I should have anticipated this entry would not be well received by some military spouses. My friend, who is married to a man in the Air Force, warned me. As did Ian (the husband about to re-enter the military).
“Yeah, sure, the essay ends well…but that first part…I don’t know. People might not see past the first part.”
“But it’s positive,” I argued. “It’s a happy ending. It’s about growth and–”
“Oh, we know, we know,” they might have said in unison if they had been in a room together. “But…”
There is only one comment at the end of the blog post, but I also introduced the topic on a couple of military spouse forums because I know there are other women married to service members who bristle at being called a “Military Wife,” and who will be chastised by certain military wives (not all) for not taking pride in the title.
There is a wide spectrum of feelings about this, I discovered in the conversation about military spousedom, but the sentiments boil down largely to the following:
1. Pride for the spouse, but a lack of interest in using the Military Wife title.
2. Fine with the Military Wife title, but as one of many identifying titles (wife, mother, sister, doctor, and so on) that shape who the person is. Additionally, there is something unique about the military spouse title, or label, as those married to the military live a unique lifestyle. They move frequently, have to suffer the absence of their loved one during a deployment, and have to figure out what to do with their kids and/or jobs when it’s time for either a deployment, TDY, or a move.
3. Being a spouse is a lifestyle choice, a job, and being the spouse of someone in the military is an incredible source of pride.
The second sentiment was the most prevalent.
What also happened is I received more than a few responses that indicated to me I didn’t do justice to what it was I was trying to communicate.
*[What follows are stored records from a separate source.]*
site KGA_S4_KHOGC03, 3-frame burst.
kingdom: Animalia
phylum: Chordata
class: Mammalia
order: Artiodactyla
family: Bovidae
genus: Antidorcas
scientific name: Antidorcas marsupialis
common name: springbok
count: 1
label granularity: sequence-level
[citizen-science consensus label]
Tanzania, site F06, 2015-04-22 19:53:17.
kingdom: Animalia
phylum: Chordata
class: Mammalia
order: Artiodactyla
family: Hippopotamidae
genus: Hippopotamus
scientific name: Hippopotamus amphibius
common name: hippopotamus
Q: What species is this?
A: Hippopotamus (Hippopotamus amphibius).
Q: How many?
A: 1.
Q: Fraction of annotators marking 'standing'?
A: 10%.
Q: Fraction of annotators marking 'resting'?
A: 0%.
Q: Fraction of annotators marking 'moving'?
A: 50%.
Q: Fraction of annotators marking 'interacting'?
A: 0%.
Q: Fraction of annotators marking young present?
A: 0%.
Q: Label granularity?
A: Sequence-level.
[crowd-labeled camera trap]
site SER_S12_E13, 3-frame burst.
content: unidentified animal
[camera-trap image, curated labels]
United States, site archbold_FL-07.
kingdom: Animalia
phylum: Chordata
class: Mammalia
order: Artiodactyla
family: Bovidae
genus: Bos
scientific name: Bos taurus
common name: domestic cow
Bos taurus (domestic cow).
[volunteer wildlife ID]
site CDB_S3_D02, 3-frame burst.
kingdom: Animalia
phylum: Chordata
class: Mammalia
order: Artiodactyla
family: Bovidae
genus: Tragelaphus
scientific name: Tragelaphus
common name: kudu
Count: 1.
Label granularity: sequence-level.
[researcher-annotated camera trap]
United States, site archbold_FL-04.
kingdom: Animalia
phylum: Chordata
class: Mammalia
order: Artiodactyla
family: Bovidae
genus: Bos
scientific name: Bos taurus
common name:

Or, maybe the “before” part of the contrast used to illustrate the growth was a little too incendiary for some.
In any case, the larger message was not (for the most part) absorbed.
A few responses pointed to my having a hang-up about titles and labels, and because I spent so much time saying “Army Wife” and “Military Wife,” I can see how that happened.
The larger message in the entry – which, again, I now realize I probably didn’t communicate very well by using titles and stereotypes formed in childhood as a vehicle to take us there – is that it was a “I didn’t see the forest for the trees” situation.
Being with Ian made me see the military in a completely new way. He has a very deep respect for it, but it was difficult for me to perceive the military as anything but ho-hum-whatever when it was something I saw every day as a child. The first time I was able to truly appreciate it was when Ian took me on a tour around Arlington, and we stopped at the Tomb of the Unknown Soldier. I started to joke about something unrelated, and he tapped me on the arm and said, “Sh.” So I “sh”ed, and I watched, and I listened to the silence surrounding the tapping and the clicking of the guard’s shoes, and I thought about what it all meant, who the unknowns were, and the powerful symbolism of the ever-present guard protecting the tomb, his presence a constant reminder: “You’ve not been forgotten.”
And it took Ian’s leaving the military for me to appreciate the spouses and their community.
It often takes stepping away from a thing, or looking at it from a new point of view, before I can see it more clearly.
And the point is this: I’m so glad I did.